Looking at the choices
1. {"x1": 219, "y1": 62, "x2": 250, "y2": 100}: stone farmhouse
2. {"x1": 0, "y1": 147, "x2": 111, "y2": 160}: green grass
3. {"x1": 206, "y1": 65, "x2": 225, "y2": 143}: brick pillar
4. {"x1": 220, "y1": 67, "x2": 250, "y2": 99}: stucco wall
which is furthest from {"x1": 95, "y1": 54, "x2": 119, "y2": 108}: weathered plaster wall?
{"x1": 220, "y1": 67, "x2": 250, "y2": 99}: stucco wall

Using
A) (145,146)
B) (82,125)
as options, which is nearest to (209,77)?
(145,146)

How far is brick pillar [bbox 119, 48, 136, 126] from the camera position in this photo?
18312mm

...

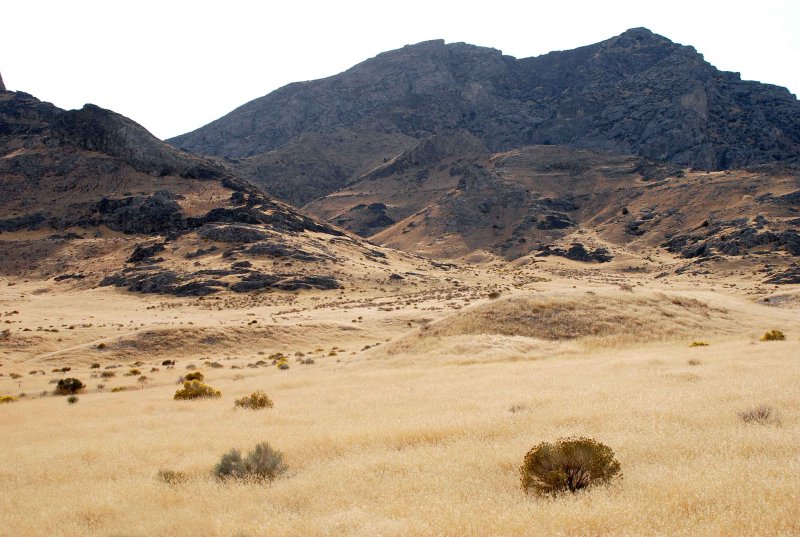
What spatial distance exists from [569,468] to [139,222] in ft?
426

* * *

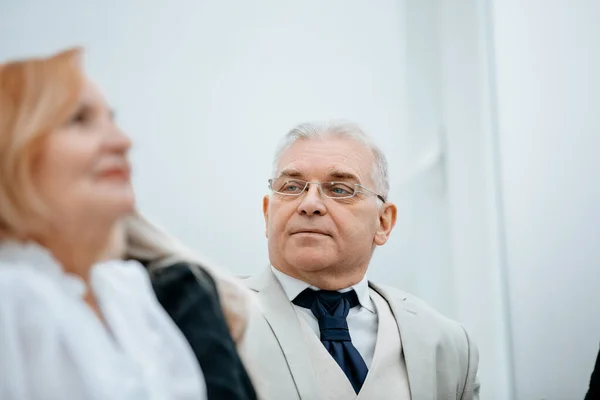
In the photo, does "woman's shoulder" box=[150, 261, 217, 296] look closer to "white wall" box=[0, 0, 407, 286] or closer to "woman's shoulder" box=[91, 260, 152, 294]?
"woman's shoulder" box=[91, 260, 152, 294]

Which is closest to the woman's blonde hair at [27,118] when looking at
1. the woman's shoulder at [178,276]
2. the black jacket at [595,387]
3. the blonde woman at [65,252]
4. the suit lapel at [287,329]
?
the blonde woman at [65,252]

- **STATED PROBLEM**
Show every line of the data above that contains the word "blonde", copying each line in full.

- **TASK OUTPUT**
Which is closest to the woman's blonde hair at [27,118] when looking at
3. the blonde woman at [65,252]
the blonde woman at [65,252]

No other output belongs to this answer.